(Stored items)
******************************
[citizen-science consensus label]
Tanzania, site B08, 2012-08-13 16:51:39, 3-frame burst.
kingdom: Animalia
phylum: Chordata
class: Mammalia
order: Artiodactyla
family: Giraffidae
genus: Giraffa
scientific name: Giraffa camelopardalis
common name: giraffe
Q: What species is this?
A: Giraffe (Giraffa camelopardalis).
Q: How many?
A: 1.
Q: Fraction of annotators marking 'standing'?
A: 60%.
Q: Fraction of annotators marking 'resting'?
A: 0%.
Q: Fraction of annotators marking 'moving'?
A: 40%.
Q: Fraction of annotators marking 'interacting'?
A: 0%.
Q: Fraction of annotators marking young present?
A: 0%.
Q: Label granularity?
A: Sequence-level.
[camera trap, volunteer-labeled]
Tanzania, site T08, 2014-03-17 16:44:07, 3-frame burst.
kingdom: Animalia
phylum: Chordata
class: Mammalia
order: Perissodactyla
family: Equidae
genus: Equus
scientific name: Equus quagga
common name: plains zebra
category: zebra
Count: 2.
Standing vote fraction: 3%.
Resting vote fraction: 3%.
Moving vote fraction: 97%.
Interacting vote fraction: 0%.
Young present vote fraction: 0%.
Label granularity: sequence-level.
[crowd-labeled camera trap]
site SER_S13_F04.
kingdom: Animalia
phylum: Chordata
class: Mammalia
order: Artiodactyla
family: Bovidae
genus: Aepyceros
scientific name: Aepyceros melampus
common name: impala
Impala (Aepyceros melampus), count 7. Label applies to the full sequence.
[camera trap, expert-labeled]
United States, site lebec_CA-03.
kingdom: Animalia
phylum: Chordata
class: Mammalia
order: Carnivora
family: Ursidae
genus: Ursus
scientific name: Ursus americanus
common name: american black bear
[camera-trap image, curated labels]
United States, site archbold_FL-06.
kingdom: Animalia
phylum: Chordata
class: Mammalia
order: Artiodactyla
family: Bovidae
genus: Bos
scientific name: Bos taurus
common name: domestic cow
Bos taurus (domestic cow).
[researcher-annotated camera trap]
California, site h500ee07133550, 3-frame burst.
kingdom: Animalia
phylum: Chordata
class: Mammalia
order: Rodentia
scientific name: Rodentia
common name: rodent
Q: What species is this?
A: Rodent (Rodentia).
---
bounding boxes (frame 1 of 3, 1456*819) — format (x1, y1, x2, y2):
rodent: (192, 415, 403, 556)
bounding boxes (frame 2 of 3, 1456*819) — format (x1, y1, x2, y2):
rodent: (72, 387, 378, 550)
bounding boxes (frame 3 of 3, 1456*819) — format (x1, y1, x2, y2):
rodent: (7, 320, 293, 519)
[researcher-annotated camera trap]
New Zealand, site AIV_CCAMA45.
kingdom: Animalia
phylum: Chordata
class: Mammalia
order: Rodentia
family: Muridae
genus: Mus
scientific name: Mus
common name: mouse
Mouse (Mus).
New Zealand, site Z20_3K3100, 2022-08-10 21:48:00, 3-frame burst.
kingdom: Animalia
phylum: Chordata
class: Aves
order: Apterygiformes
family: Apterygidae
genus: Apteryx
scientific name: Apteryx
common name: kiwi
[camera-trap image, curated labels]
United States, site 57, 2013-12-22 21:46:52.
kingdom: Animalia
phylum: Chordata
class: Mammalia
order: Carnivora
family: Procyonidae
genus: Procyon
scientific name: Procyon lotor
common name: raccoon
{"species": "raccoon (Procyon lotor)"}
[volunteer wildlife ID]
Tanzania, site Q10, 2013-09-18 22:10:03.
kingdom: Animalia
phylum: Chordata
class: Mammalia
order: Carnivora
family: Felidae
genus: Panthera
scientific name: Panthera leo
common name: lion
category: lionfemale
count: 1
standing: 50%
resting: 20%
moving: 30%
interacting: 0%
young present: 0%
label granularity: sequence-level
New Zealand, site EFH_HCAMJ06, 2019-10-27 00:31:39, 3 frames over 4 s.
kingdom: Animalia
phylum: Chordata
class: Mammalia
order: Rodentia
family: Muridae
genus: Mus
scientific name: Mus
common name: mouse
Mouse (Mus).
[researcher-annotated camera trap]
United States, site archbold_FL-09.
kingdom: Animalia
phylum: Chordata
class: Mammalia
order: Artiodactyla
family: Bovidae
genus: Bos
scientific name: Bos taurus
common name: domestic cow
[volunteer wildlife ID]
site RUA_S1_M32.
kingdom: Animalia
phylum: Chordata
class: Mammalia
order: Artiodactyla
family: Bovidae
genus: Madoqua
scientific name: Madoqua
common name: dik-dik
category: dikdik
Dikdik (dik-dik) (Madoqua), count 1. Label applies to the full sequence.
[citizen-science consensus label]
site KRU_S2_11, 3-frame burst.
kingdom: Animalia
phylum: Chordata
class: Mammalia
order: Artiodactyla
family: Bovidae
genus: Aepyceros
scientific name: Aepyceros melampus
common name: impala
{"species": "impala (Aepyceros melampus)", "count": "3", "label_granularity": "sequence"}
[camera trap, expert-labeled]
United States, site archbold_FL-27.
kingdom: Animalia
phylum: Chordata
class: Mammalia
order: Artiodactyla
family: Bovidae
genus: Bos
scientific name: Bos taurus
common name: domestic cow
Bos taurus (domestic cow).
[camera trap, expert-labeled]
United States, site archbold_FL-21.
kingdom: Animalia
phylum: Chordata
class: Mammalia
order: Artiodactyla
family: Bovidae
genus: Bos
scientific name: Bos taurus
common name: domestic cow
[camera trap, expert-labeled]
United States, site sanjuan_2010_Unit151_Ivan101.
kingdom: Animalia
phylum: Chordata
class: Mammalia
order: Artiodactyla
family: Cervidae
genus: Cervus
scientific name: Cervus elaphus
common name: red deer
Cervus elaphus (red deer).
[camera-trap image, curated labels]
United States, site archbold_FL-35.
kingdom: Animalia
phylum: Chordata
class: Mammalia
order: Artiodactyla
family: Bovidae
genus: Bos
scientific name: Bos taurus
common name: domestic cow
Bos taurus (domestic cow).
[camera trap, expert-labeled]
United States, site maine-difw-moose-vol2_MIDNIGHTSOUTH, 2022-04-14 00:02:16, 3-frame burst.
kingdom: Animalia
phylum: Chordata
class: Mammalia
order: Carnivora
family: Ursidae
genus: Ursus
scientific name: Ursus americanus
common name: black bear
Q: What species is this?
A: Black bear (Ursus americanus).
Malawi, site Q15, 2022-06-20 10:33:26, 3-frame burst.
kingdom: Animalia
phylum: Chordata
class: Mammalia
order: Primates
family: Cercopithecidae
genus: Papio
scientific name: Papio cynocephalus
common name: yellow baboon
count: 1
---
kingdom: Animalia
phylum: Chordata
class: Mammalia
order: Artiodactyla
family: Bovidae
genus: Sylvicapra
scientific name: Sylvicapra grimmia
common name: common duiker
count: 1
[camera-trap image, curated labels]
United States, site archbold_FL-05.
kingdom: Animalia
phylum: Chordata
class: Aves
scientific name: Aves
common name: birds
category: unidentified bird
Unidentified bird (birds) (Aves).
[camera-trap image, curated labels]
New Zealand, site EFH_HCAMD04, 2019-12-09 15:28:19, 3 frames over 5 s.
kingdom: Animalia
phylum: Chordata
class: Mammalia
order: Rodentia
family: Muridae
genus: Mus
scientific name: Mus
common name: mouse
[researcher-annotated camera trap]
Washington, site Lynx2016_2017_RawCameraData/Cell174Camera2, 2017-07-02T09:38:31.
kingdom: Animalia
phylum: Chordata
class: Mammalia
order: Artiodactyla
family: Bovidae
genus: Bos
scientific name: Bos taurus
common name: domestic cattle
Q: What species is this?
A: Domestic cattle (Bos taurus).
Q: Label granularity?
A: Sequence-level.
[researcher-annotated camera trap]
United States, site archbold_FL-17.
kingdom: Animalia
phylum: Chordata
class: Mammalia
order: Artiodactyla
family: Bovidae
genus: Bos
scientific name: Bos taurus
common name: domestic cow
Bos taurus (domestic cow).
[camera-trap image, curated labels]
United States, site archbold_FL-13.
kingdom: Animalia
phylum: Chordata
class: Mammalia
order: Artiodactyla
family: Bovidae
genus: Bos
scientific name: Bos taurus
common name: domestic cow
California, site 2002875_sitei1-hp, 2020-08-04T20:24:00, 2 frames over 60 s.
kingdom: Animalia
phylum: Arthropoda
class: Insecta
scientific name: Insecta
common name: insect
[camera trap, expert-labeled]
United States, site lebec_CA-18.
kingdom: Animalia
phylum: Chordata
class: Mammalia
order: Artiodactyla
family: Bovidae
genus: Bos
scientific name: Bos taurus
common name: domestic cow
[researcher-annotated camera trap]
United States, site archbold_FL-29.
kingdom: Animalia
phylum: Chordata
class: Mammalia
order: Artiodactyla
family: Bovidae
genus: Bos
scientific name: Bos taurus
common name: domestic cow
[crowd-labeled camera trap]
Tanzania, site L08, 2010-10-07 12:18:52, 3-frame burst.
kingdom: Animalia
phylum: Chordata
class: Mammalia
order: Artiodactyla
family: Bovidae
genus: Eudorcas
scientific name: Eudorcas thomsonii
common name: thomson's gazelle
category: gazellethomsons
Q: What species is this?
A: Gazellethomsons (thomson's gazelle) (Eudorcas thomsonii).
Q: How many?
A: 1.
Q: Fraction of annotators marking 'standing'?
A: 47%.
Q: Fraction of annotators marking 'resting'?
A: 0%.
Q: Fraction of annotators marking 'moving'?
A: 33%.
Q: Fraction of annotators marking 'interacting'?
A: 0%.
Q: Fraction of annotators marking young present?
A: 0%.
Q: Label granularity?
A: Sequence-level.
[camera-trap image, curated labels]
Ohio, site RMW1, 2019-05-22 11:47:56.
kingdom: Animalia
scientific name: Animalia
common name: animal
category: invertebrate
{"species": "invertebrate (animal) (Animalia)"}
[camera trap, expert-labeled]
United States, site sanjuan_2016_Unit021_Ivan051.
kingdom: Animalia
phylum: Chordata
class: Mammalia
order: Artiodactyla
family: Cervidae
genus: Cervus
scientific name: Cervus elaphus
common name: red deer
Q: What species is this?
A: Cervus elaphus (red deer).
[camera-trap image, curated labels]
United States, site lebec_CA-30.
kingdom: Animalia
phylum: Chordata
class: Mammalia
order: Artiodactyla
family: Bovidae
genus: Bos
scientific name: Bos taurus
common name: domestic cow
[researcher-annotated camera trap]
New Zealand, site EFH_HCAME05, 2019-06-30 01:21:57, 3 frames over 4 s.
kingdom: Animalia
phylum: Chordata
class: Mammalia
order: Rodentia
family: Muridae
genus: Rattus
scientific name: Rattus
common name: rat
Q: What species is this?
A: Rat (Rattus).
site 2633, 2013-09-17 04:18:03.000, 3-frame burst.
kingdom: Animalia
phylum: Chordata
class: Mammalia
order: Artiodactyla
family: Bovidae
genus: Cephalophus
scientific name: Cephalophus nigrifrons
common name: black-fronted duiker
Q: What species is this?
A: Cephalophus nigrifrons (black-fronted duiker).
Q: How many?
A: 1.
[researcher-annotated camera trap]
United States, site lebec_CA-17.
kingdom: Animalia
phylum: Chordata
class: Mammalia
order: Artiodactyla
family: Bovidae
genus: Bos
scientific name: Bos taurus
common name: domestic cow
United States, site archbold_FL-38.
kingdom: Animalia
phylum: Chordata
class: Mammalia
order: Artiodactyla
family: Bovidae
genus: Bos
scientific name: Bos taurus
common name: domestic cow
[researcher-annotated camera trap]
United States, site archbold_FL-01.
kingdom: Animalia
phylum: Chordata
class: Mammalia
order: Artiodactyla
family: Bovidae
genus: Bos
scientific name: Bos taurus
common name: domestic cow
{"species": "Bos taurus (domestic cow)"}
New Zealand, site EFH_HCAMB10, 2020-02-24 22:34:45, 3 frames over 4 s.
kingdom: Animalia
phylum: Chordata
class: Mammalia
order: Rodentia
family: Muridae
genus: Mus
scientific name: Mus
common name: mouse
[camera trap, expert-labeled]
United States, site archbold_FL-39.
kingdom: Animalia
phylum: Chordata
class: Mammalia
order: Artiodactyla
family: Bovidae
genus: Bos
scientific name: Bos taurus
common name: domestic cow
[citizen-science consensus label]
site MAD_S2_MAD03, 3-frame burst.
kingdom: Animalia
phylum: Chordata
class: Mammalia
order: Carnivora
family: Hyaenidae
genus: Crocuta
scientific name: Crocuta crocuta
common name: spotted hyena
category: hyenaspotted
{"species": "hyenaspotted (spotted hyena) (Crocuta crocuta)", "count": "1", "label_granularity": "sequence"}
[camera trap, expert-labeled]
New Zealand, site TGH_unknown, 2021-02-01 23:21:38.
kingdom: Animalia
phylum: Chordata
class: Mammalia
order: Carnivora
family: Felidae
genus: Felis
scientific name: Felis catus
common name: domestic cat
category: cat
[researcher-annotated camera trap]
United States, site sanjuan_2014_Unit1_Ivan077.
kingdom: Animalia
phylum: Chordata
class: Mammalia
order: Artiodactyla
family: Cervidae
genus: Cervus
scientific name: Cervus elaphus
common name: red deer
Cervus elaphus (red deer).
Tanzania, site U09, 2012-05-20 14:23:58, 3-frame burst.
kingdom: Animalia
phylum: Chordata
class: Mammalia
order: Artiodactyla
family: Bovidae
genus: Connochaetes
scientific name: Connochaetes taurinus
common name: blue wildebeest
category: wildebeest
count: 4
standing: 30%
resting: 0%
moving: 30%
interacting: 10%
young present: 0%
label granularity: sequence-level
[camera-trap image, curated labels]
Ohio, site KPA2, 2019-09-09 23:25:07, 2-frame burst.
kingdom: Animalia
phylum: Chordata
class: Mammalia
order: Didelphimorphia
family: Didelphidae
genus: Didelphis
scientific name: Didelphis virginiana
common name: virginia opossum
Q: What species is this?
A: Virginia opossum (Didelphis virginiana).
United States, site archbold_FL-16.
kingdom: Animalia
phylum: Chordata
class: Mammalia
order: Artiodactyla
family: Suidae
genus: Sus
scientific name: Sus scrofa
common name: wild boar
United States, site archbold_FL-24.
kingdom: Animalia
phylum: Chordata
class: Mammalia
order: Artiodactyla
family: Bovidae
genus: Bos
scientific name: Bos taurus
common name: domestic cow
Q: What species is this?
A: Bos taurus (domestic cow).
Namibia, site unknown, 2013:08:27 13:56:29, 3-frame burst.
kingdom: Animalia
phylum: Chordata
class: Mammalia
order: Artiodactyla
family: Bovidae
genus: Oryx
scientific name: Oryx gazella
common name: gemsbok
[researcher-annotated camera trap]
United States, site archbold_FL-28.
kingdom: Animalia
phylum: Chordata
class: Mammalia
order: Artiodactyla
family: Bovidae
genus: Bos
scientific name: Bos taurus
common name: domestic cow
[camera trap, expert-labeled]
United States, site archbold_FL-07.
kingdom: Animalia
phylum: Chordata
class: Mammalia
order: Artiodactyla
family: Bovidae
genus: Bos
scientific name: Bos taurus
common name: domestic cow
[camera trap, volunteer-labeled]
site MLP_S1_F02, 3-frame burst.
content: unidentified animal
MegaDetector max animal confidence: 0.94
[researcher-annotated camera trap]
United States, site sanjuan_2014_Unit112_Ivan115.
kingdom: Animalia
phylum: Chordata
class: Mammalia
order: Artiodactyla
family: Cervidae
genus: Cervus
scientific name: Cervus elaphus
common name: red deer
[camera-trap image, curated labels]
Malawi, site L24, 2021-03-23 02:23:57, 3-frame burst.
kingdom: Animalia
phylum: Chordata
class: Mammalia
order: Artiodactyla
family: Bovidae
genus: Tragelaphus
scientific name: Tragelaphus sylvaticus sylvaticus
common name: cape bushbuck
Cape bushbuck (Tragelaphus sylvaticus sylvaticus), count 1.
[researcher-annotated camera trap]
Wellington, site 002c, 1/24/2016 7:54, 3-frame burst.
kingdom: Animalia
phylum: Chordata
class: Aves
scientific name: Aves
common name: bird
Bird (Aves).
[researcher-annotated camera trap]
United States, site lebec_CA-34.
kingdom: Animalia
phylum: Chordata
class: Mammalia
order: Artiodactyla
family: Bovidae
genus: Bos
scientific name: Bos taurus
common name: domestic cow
******************************
» WHAT YOU ARE ASKED TO DO
For the records above, state how many lines include the string "hyenaspotted", giving the number and nothing else.

» ANSWER TO THE PROBLEM
2